Auth0 does not persist login on page refresh for email/password

Question

I am using Auth0 as my authentication provider for a SPA using React. I have followed the Auth0 react tutorial and this more detailed tutorial from their blog.

I am currently just using just email/password authentication. And the authentication works as expected for login/logout, retrieving user info etc.

However, when I refresh the page, the isAuthenticated value from the useAuth0 always returns false. Even after isLoading resolves to true, hence I have to log in again.

This behaviour strangely does not occur on Chrome or Firefox. It fails on Brave and Safari.

I noticed in a forum post on Auth0 (another person with a similar problem) that the Auth0Provider should be doing a authorize call using prompte=none, and it is. It also returns a successful 202 shortly after the page loads (but doesn't change isAuthenticated to true). This call also sets a cookie auth0.is.authenticated=true.

authorize?client_id=VALUE&redirect_uri=VALUE&scope=openid%20profile%20email&response_type=code&response_mode=web_message&state=VALUE&nonce=VALUE&code_challenge=VALUE&code_challenge_method=S256&prompt=none&auth0Client=VALUE

Here is my route that checks the auth state. This component is wrapped in the Auth0ProviderWithHistory code as suggested in the Auth0 tutorials.

export default function Routes() {
  const { isLoading, isAuthenticated } = useAuth0()

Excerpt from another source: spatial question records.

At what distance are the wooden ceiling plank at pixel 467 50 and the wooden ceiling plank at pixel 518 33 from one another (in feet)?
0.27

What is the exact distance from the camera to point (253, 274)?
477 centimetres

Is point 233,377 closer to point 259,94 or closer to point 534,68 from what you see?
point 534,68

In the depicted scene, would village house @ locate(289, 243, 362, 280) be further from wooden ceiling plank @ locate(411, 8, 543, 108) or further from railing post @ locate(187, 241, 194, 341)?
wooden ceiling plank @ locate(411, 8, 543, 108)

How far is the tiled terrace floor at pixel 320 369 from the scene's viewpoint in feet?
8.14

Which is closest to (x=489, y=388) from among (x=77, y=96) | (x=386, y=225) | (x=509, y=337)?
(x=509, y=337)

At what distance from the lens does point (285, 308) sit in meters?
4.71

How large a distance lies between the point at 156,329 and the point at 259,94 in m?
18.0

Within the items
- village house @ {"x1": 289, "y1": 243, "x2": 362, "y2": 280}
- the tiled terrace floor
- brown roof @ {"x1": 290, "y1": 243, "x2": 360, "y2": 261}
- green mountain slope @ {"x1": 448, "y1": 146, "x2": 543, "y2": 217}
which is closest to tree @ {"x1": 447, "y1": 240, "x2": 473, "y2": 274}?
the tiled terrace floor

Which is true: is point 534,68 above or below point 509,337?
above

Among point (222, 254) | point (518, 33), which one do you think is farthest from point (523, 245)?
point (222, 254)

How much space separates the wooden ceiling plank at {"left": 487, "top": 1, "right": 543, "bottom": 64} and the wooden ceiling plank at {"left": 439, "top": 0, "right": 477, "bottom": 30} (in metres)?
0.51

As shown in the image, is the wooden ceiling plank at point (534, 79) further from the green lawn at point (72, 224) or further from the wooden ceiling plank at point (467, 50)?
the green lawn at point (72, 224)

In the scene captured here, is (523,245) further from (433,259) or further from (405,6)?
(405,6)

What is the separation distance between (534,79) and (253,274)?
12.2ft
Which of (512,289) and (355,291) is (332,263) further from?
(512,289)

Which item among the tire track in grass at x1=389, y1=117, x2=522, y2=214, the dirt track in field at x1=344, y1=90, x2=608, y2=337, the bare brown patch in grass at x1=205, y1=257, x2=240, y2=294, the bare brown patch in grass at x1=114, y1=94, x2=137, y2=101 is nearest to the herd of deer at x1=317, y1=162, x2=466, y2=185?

  const getDashboard = () => {
    //determine which dashboard to return
  }

  if (isLoading) return <p>Loading...</p>

  if (isAuthenticated) {
    return (
      <Suspense fallback={<p>loading...</p>}>
        <Switch>
          <Route exact path="/">
            {getDashboard()}
          </Route>
          <Route path="/customer/:customerId">
            <Customer />
          </Route>
          <Route>
            <NotFound />
          </Route>
        </Switch>
      </Suspense>
    )
  }

  return <SignInAndRegister />
}

I have noticed when I reload the page, and call the loginWithRedirect function I am not redirected to the Universal Login page, instead there are two token calls (POST and OPTIONS). The POST call response has the following details, should I somehow capture this and saving them to reuse them to login?

access_token: "VALUE"
expires_in: 86400
id_token: "VALUE"
scope: "openid profile email"
token_type: "Bearer"

As an experiment, I downloaded the react sample on the "Quick Start" section of an application in the Auth0 dashboard to see if the behaviour was replicated there. And it was.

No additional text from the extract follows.